A Hermit wrote:Coito ergo sum wrote:
He re-enrolled in the email list. It's the system FtB created. If a person goes there and enter an email address etc to be on the list, and they let the person on the list, then they can't complain when that person read the emails. And, just because the emails say "these are confidential emails" doesn't mean anything. Try putting "this email is confidential" on your emails, and see if there is any obligation on recipients to not show them to anybody else....
So if you gave me a key to your house then later decided you didn't want me in your house anymore, told me to stay out but forgot to get the key back I would have the right to go into your house and take your stuff?
If I didn't want you in my house and took the key back, but then the next day you asked me for the key and I gave you a key, I wouldn't be surprised if you went into the house.

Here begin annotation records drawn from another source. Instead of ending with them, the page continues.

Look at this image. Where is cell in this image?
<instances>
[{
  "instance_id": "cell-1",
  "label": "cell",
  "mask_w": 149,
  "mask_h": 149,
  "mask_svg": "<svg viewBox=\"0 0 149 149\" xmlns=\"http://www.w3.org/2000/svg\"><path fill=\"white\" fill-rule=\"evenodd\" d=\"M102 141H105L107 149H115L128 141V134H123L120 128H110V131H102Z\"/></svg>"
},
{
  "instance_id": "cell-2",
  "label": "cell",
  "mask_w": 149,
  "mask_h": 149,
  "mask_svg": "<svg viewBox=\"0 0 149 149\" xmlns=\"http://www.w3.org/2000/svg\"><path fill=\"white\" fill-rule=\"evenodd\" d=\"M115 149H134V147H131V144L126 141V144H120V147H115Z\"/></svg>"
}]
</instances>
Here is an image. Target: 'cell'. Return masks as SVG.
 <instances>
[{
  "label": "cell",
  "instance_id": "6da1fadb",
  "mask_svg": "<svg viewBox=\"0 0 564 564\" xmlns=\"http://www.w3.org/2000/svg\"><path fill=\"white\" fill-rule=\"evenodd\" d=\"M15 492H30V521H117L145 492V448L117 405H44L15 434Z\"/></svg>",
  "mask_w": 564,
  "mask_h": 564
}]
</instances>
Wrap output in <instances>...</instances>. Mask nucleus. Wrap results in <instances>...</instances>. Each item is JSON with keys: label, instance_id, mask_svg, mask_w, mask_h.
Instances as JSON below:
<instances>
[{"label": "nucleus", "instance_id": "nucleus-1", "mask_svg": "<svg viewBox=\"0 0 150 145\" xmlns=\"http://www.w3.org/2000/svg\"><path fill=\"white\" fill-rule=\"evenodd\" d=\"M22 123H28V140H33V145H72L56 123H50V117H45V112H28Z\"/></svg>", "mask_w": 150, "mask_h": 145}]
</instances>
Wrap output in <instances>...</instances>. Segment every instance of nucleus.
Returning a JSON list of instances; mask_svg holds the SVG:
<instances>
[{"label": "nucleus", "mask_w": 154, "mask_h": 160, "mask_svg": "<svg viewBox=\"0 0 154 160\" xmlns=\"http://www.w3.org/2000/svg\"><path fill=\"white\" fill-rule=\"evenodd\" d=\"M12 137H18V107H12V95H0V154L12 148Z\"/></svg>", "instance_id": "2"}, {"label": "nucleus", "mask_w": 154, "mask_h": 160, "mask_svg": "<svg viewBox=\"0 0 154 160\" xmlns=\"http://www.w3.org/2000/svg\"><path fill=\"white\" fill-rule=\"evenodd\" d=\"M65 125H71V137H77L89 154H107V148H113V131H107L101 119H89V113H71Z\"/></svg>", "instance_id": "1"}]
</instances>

This isn't a house, but my analogy is closer to the mark than yours. Here, we have a website which has a process for people to get onto this email list. If they allow a person to sign up and go on the list, then that's their problem. If an email distribution is really confidential, then only those properly vetted will be allowed on. If you set up an automated system that lets people on that you don't want there, then that's, again, your problem.
Let's be honest here. The reason the FtB folks got upset about the contents being (partially) brought to light is that when they think they have the cloak of anonymity, their true colors come out, and they admit to each other that they want to "drum people out of the community" and make them "pariahs."
Fuck -- how many FtB-ers do you think applaud Wikileaks and that soldier, Bradley Manning, who broke HIS promises to keep US military information secret? Look at the comments to this article:
http://freethoughtblogs.com/singham/201 ... y-ecuador/ and
http://freethoughtblogs.com/dispatches/ ... ivate-cia/
So.... Bradley Manning breaks the law by releasing information he is duty and legally bound to keep secret. He transmits the information to a third party, and by-and-large FtB-folks are four-square in his camp. Here, there is no legal duty on the part of Thunderf00t to not sign up to the email list, and there is no legal duty to keep any of the emails confidential in the first place, but as a matter of "morals" and netiquette, it was dirty pool, so "drum him out of the movement," and "make him a pariah..." --- right?